Questions to answer:
(a) Copy everything from "## Introduction" down to "of training data)" in the RAG fine-tuning page, word for word.
(b) Render this sentence from the RAG fine-tuning page in Spanish: "This example notebook provides a step-by-step demonstration of building and using a RAG system with Feast and the custom FeastRagRetriever."
(c) Using the RAG fine-tuning page, answer each question on its own line:
(i) What share of the Wikipedia DPR training data is loaded?
(ii) How many dimensions do the generated passage embeddings have?
(iii) What is the minimum amount of storage the Kubernetes cluster needs?
+++ Passage to read +++
# RAG Fine Tuning with Feast and Milvus

## Introduction

This example notebook provides a step-by-step demonstration of building and using a RAG system with Feast and the custom FeastRagRetriever. The notebook walks through:

1. Data Preparation
   * Loads a subset of the [Wikipedia DPR dataset](https://huggingface.co/datasets/facebook/wiki_dpr) (1% of training data)
   * Implements text chunking with configurable chunk size and overlap
   * Processes text into manageable passages with unique IDs
2. Embedding Generation
   * Uses `all-MiniLM-L6-v2` sentence transformer model
   * Generates 384-dimensional embeddings for text passages
   * Demonstrates batch processing with GPU support
3. Feature Store Setup
   * Creates a Parquet file as the historical data source
   * Configures Feast with the feature repository
   * Demonstrates writing embeddings from data source to Milvus online store which can be used for model training later
4. RAG System Implementation
   * **Embedding Model**: `all-MiniLM-L6-v2` (configurable)
   * **Generator Model**: `granite-3.2-2b-instruct` (configurable)
   * **Vector Store**: Custom implementation with Feast integration
   * **Retriever**: Custom implementation extending HuggingFace's RagRetriever
5. Query Demonstration
   * Perform inference with retrieved context

## Requirements

* A Kubernetes cluster with:
  * GPU nodes available (for model inference)
  * At least 200GB of storage
  * A standalone Milvus deployment. See example [here](https://github.com/milvus-io/milvus-helm/tree/master/charts/milvus).
+++ Data to examine +++
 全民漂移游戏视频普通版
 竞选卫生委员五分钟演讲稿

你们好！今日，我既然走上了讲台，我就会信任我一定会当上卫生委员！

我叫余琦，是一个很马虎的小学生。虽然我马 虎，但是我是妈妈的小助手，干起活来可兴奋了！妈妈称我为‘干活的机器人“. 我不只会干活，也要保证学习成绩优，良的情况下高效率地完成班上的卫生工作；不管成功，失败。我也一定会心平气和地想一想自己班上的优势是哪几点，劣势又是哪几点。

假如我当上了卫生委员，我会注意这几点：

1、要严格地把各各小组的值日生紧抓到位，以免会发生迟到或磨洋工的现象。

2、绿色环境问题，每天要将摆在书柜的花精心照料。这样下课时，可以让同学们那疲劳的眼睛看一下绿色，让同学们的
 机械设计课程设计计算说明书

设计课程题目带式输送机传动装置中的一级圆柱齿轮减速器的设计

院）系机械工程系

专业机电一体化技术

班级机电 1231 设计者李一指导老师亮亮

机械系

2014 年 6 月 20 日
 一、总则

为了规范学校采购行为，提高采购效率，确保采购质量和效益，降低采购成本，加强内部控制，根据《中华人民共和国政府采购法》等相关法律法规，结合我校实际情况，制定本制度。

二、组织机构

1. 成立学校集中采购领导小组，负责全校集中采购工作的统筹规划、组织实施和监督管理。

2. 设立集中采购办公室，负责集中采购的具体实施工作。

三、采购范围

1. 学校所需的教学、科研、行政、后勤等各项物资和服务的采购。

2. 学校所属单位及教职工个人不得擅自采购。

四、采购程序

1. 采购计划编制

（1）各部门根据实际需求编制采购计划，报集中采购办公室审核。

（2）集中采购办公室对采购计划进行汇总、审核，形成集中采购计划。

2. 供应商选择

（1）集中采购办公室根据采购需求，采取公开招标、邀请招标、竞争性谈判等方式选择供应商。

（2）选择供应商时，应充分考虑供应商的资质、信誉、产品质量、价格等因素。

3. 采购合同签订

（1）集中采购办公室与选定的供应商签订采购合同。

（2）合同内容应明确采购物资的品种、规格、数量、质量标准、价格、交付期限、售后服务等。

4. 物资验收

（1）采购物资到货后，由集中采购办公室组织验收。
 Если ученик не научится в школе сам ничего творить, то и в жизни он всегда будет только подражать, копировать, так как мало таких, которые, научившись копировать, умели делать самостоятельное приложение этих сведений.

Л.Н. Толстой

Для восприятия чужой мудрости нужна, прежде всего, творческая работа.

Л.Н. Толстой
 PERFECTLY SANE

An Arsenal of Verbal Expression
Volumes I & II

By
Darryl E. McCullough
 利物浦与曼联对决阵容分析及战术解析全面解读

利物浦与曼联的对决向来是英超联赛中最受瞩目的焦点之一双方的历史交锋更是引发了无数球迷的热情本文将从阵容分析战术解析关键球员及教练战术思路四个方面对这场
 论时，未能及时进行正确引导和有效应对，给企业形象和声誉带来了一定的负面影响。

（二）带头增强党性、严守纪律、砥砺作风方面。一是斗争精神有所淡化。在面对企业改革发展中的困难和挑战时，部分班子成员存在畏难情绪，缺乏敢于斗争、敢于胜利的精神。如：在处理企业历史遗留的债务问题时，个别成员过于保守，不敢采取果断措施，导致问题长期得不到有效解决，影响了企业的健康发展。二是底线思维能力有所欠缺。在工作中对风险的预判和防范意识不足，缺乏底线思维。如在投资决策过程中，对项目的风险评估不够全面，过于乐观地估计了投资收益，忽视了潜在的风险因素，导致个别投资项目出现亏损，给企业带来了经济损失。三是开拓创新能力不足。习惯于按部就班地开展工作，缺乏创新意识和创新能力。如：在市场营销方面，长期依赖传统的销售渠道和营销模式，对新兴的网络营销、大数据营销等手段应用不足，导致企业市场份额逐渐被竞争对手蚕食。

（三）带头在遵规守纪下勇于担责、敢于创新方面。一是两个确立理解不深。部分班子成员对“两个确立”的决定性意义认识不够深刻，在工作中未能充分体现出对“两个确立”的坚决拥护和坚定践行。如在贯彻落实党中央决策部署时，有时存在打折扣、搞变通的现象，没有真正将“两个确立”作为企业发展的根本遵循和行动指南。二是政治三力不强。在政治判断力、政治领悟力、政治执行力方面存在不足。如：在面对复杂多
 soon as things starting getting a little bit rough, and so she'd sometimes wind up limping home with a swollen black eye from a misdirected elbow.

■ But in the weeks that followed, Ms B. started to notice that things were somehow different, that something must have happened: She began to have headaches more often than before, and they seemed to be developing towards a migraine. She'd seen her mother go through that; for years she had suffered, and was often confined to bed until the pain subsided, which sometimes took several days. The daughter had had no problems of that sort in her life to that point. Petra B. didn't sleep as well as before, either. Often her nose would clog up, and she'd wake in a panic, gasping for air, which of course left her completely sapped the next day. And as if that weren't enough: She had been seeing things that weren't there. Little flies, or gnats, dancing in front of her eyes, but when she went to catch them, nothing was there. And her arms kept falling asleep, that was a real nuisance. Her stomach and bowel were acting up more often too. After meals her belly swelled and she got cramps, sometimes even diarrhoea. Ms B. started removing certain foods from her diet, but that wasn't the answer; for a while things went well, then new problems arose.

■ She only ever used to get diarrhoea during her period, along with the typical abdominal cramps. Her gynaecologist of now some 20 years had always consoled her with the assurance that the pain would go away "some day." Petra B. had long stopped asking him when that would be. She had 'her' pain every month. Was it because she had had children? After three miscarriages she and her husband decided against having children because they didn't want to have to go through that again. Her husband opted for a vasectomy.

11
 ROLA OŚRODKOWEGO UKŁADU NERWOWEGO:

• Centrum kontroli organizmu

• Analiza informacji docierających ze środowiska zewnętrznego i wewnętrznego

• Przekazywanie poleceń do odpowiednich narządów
+++
Set of answers:
(a)
## Introduction

This example notebook provides a step-by-step demonstration of building and using a RAG system with Feast and the custom FeastRagRetriever. The notebook walks through:

1. Data Preparation
   * Loads a subset of the [Wikipedia DPR dataset](https://huggingface.co/datasets/facebook/wiki_dpr) (1% of training data)

(b) Este cuaderno de ejemplo ofrece una demostración paso a paso de cómo construir y usar un sistema RAG con Feast y el FeastRagRetriever personalizado.

(c)
(i) 1%
(ii) 384
(iii) 200GB